Your task
Copy the lines from the line with "What distance from the camera is the woman?" through the end of the records, requests included. In the answers only, multiply every number (both distances and point coordinates) by 0.3 and round each result to the same number of decimal places as the original, with halves rounding up.

Extracted data entries
----
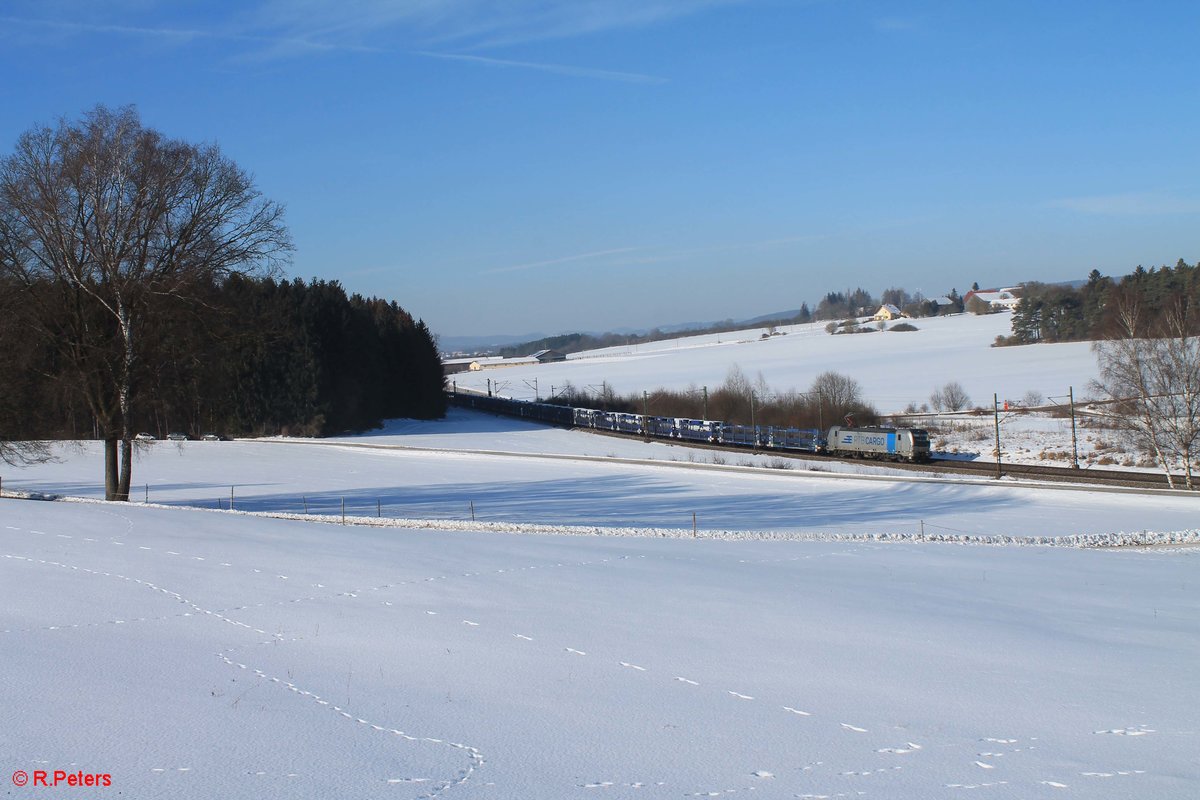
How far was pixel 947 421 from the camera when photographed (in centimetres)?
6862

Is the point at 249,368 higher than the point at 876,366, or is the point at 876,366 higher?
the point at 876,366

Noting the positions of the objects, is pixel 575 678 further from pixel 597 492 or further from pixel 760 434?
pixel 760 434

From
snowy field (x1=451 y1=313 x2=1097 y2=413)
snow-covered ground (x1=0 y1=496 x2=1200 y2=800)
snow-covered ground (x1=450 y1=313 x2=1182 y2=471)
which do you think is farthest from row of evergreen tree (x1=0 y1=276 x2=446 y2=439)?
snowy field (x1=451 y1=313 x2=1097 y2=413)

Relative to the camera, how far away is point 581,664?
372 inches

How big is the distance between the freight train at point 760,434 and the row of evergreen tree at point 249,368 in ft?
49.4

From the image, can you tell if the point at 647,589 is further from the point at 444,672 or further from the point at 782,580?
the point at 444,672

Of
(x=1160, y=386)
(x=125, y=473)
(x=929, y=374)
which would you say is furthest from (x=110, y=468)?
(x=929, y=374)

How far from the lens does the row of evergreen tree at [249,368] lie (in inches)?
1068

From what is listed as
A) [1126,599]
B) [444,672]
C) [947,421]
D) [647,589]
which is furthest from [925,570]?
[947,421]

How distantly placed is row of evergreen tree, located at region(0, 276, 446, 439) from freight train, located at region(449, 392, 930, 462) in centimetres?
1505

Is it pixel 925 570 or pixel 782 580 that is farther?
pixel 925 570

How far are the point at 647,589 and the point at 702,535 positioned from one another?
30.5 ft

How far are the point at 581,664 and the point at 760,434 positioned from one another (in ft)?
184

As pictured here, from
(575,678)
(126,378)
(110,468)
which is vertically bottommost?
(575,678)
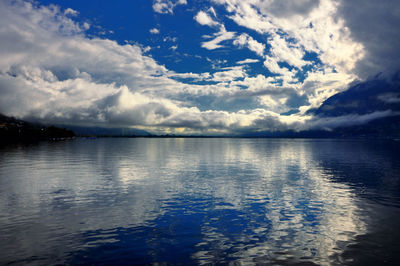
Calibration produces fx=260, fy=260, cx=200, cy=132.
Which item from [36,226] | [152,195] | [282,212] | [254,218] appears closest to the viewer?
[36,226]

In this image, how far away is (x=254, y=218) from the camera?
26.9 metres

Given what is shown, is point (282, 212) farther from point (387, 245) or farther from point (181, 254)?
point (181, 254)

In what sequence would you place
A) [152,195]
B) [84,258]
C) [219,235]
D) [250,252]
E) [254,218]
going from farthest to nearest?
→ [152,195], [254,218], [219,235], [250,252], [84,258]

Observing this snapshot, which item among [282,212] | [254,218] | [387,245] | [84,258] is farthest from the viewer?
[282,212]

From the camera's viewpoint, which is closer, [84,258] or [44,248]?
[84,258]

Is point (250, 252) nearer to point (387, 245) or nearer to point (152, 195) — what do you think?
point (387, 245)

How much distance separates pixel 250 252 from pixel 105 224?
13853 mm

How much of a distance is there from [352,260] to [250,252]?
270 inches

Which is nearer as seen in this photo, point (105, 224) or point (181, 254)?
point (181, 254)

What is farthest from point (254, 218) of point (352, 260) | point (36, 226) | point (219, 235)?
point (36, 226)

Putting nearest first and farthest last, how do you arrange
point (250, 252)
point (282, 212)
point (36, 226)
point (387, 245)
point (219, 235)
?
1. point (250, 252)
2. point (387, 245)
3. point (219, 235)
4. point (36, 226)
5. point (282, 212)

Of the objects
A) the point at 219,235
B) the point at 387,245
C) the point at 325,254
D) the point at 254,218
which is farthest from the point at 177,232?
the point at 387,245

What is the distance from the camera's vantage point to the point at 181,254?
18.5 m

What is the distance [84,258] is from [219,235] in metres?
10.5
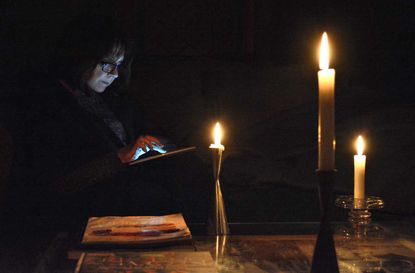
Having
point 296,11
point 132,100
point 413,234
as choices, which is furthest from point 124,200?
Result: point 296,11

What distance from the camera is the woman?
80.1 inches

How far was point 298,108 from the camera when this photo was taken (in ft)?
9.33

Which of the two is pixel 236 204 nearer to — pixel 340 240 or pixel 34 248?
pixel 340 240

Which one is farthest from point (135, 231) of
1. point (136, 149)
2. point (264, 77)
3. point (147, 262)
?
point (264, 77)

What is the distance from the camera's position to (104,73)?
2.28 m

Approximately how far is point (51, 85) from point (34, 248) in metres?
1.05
----
The answer
What distance from the camera is the woman?
24.0 inches

How far was point 298,108 from the camera when this photo was taken (in ft)?
2.80

Which of the two is pixel 236 204 nearer to — pixel 340 240 or pixel 34 248?
pixel 102 72

Which one is farthest from point (135, 231) of
1. point (136, 149)
2. point (264, 77)
3. point (147, 262)
?
point (79, 23)

What is the distance from the camera's position to (104,73)?
0.68 m

Approximately how far is point (51, 85) from point (34, 248) in metres?
0.32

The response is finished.